┌──

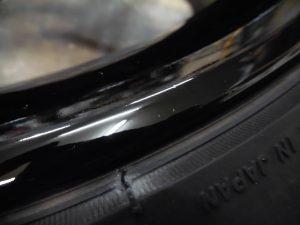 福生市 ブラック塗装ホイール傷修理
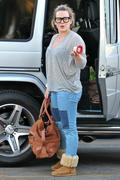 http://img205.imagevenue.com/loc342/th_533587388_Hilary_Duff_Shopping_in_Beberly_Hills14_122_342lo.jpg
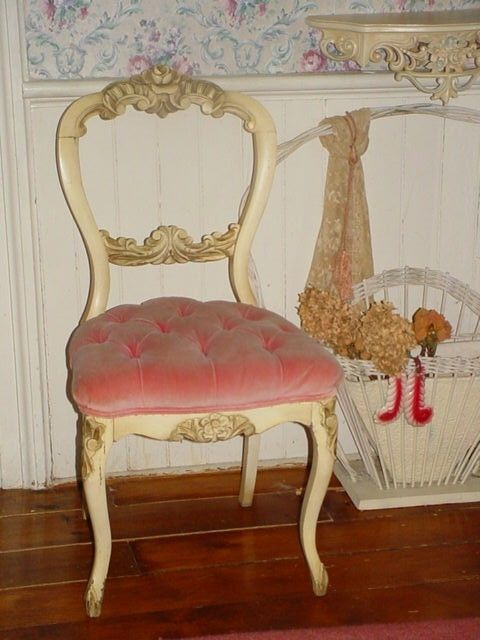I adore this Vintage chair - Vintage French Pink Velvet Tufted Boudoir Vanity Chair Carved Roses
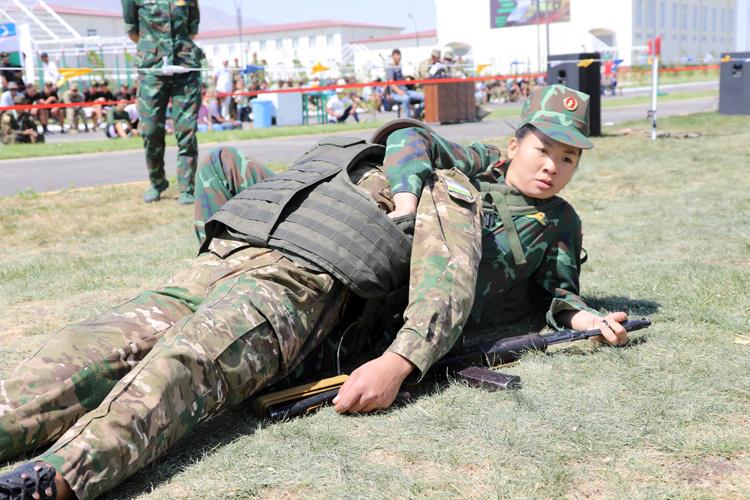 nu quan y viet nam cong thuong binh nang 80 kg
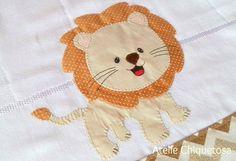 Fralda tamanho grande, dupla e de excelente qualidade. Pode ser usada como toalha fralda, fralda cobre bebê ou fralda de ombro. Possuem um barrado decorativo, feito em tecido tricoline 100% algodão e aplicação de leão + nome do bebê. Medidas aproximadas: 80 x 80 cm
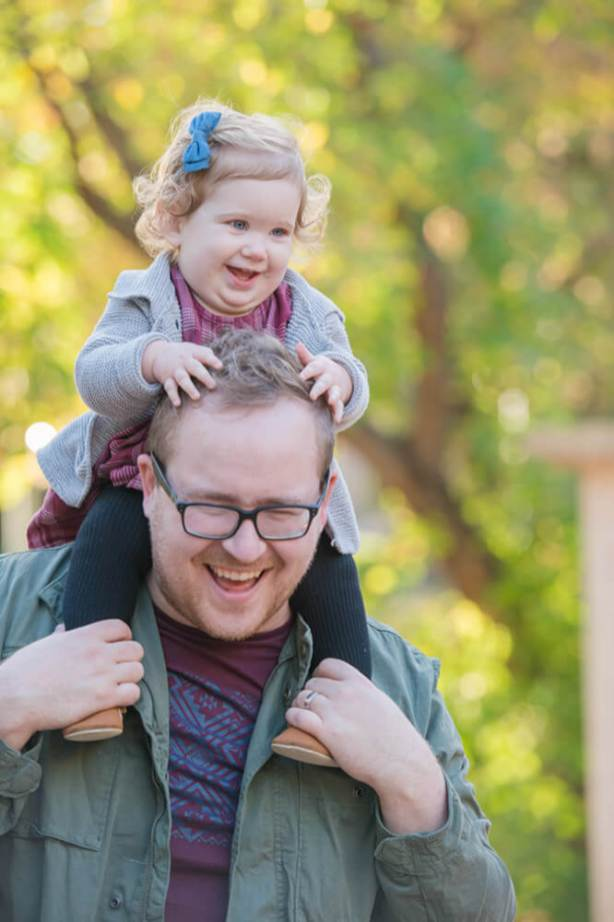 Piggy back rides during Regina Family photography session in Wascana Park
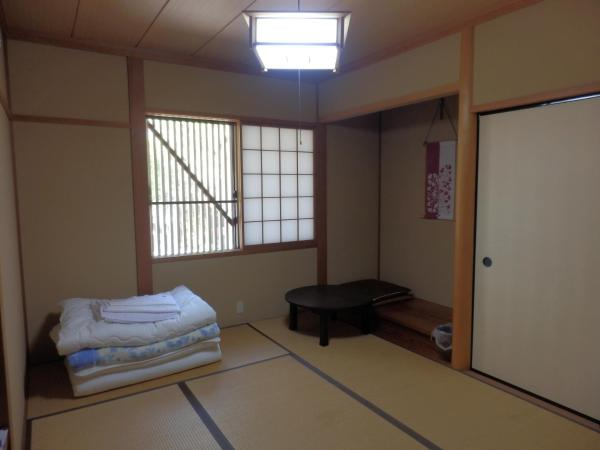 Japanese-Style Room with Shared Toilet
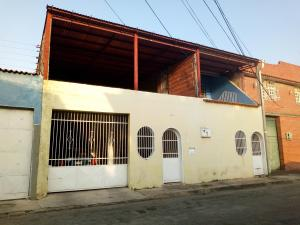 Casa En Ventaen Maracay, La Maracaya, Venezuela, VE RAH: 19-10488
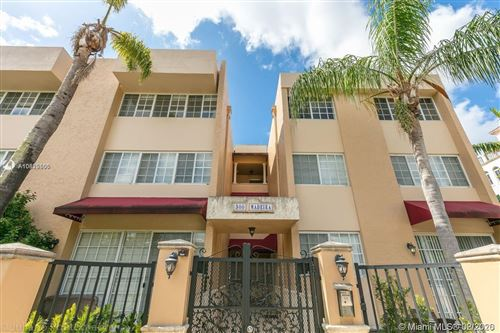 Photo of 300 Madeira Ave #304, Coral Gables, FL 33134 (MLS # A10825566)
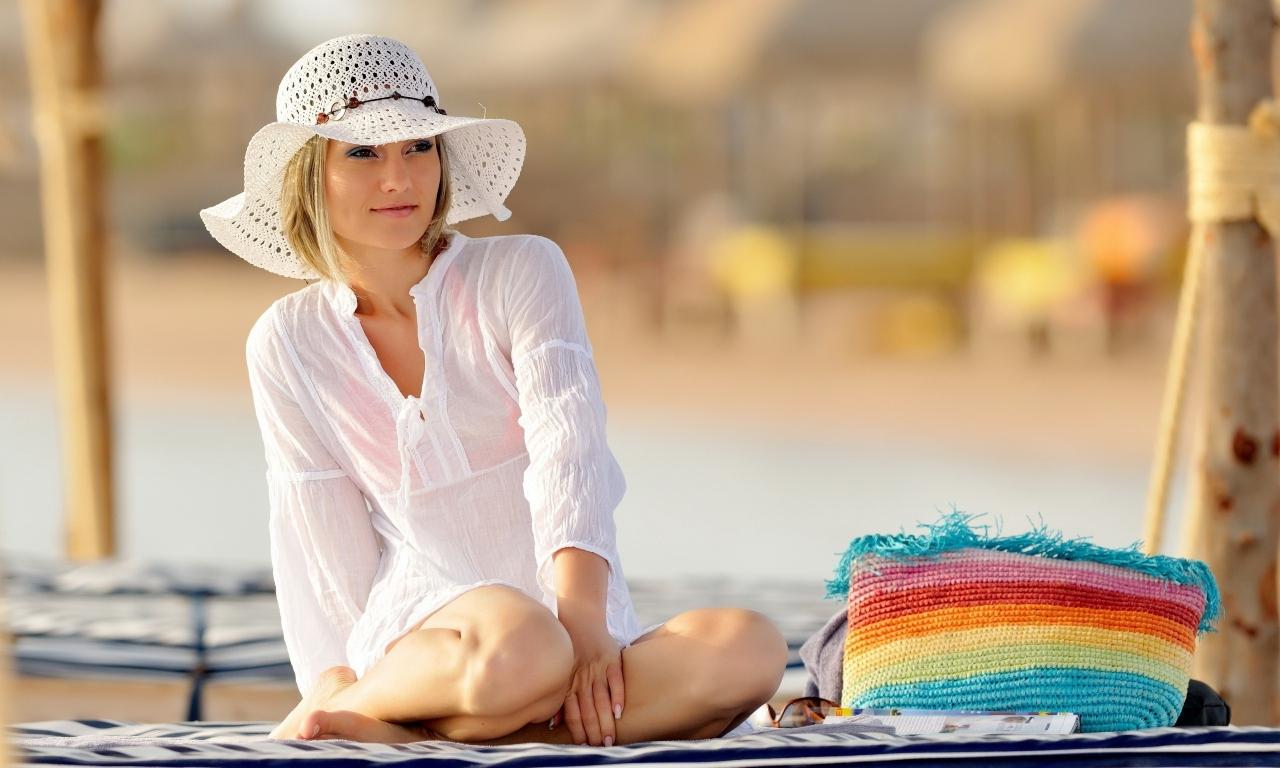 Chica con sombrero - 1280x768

└──

Would you restate, word for word, the lines from the one holding "Fralda tamanho grande, dupla" through the end of the material above? Omit the pictures.

 Fralda tamanho grande, dupla e de excelente qualidade. Pode ser usada como toalha fralda, fralda cobre bebê ou fralda de ombro. Possuem um barrado decorativo, feito em tecido tricoline 100% algodão e aplicação de leão + nome do bebê. Medidas aproximadas: 80 x 80 cm
 Piggy back rides during Regina Family photography session in Wascana Park
 Japanese-Style Room with Shared Toilet
 Casa En Ventaen Maracay, La Maracaya, Venezuela, VE RAH: 19-10488
 Photo of 300 Madeira Ave #304, Coral Gables, FL 33134 (MLS # A10825566)
 Chica con sombrero - 1280x768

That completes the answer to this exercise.